• [Given task] Could you lay out the stretch of the material from the line containing "Tell me how" through the end as a Markdown table with columns Row and Line, leaving out blank lines?

• [Questions about scenes in material]
━━━━━━

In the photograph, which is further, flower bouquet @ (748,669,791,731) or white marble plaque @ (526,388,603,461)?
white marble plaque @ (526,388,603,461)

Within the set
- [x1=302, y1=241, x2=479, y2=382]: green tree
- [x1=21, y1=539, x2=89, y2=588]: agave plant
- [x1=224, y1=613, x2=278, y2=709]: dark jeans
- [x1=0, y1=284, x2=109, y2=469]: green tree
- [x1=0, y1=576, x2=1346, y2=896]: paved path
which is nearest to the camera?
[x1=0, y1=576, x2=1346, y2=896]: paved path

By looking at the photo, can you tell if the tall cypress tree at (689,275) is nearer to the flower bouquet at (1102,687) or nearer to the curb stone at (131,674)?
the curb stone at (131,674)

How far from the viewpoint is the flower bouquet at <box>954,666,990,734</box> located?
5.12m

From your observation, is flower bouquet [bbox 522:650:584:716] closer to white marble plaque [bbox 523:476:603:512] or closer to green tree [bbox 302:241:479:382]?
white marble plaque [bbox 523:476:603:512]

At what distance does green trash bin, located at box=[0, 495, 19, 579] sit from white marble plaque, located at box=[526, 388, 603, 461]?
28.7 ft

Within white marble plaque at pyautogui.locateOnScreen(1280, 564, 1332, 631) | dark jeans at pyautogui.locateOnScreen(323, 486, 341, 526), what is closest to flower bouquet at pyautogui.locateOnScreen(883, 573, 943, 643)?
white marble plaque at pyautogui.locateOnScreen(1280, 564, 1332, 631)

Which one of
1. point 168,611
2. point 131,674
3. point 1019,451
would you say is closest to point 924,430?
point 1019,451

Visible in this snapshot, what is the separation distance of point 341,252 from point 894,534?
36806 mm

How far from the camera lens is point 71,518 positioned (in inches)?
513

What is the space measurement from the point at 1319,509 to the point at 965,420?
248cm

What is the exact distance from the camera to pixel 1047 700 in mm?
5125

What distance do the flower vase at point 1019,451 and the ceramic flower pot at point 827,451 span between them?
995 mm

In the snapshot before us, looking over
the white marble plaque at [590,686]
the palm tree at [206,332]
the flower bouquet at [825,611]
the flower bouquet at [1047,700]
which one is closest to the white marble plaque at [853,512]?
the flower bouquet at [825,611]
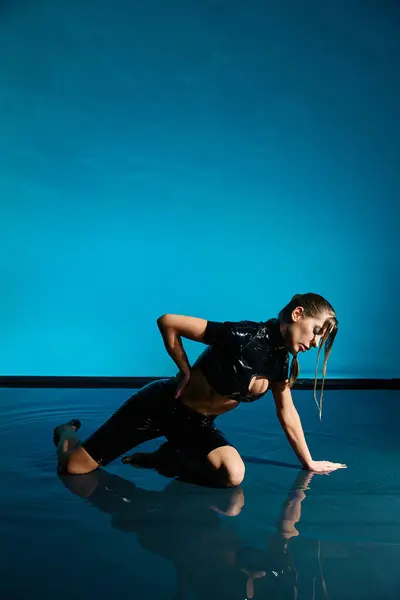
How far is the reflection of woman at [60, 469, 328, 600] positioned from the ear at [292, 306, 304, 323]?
1.62 feet

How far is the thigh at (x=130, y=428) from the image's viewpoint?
1606 millimetres

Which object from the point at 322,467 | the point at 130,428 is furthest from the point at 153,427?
the point at 322,467

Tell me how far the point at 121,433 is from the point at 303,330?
64 centimetres

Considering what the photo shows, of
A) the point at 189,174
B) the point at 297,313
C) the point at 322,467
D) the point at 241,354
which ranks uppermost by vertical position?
the point at 189,174

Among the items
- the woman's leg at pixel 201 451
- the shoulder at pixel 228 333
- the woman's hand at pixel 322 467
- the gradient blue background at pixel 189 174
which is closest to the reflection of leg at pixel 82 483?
the woman's leg at pixel 201 451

━━━━━━

• [Solution for this task]
| Row | Line |
|---|---|
| 1 | Tell me how far the point at 121,433 is from the point at 303,330? |
| 2 | 64 centimetres |
| 3 | Considering what the photo shows, of |
| 4 | A) the point at 189,174 |
| 5 | B) the point at 297,313 |
| 6 | C) the point at 322,467 |
| 7 | D) the point at 241,354 |
| 8 | which ranks uppermost by vertical position? |
| 9 | the point at 189,174 |
| 10 | Among the items |
| 11 | - the woman's leg at pixel 201 451 |
| 12 | - the shoulder at pixel 228 333 |
| 13 | - the woman's hand at pixel 322 467 |
| 14 | - the gradient blue background at pixel 189 174 |
| 15 | which is closest to the reflection of leg at pixel 82 483? |
| 16 | the woman's leg at pixel 201 451 |